■ **Supplied text**:
+ + + + +

With fancy break moments for Stewart to address the audience, the never boring 366 minutes is through in explaining how it was at the studio, a city in itself like all the majors (including Paramount, Fox and Warner, as Columbia and Universal were much smaller companies at the time) that had its own unique look and style.  We see the big hits and classics, including Gone With The Wind keep the studio on top, while other films that do not do initially well go on to classic status, like Wizard Of Oz which initially lost money for the studio.  After the original studio system’s peak year of 1939, they had trouble regrouping after WWII, losing their theater chains, the 1950s blacklisting fiasco and arrival of TV, but MGM did an about face and moved from the declining musical to big screen epics and big budget projects intended as hits.

+ + + + +

(Items from a labeling collection)
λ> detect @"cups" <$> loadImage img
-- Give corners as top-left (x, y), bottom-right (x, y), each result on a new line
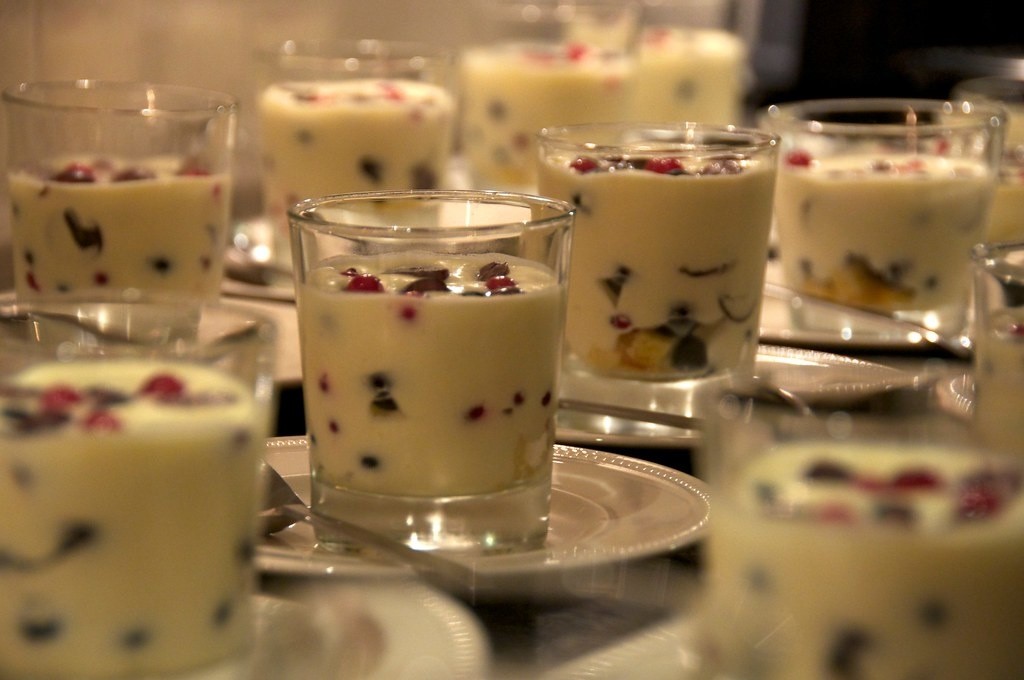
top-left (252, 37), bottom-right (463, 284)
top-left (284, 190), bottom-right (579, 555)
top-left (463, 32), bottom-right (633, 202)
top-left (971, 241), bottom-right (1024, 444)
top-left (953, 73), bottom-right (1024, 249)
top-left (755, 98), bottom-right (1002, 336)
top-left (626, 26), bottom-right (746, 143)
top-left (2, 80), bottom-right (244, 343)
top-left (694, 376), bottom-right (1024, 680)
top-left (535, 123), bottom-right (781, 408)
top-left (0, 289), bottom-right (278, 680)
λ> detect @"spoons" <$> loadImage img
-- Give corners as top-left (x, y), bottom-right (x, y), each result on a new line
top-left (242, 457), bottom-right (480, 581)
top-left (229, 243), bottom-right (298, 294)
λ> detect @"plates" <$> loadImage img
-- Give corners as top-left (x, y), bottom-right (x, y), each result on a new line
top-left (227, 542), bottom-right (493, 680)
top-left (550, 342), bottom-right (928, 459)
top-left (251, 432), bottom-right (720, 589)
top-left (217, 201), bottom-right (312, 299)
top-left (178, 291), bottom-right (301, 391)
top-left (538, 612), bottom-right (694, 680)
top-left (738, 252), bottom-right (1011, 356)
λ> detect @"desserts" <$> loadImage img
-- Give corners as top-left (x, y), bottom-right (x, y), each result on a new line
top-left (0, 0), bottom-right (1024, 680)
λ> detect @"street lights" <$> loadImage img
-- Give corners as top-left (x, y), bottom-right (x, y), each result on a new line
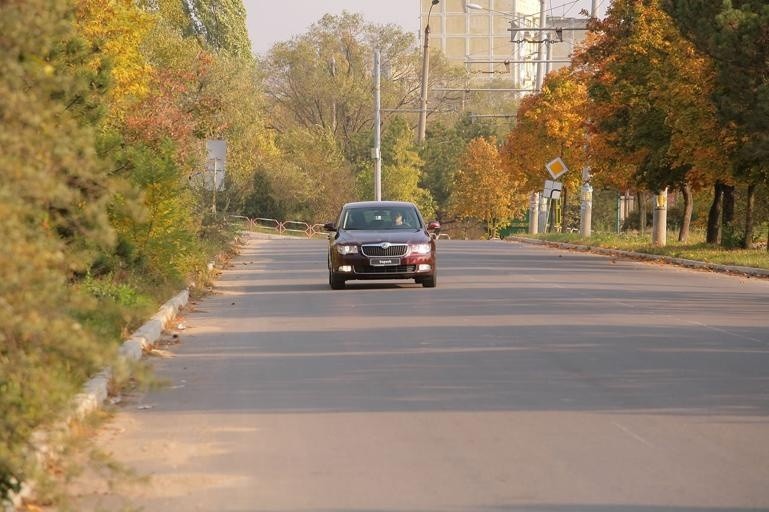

+ + + + +

■ **Prompt**:
According to the review of the studio documentary, which film initially lost money for the studio?

■ **The output**:
Wizard Of Oz